■ How to complete this task
Repeat all of the data below word for word, keeping no images.
──────── Collected data ────────
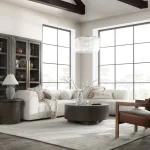 Anniston Upholstered Sectional W/raf Chaise Sectionals Classic Home 29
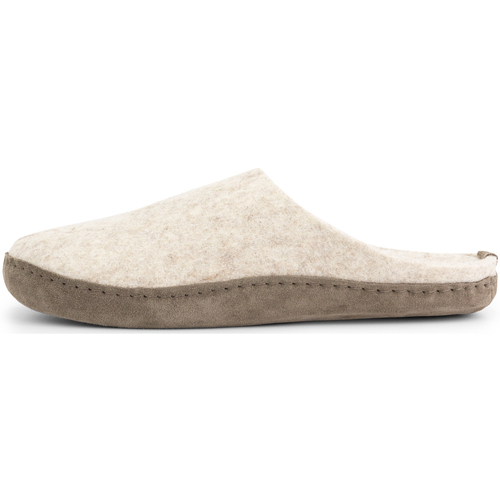 Chaussures Homme Chaussons Travelin' Get-Home Beige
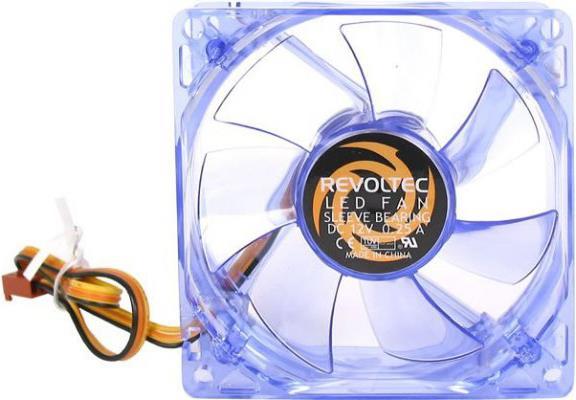 Produktbild Revoltec LED-Lüfter (120 mm, 1 x)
────────
■ Written response
 Anniston Upholstered Sectional W/raf Chaise Sectionals Classic Home 29
 Chaussures Homme Chaussons Travelin' Get-Home Beige
 Produktbild Revoltec LED-Lüfter (120 mm, 1 x)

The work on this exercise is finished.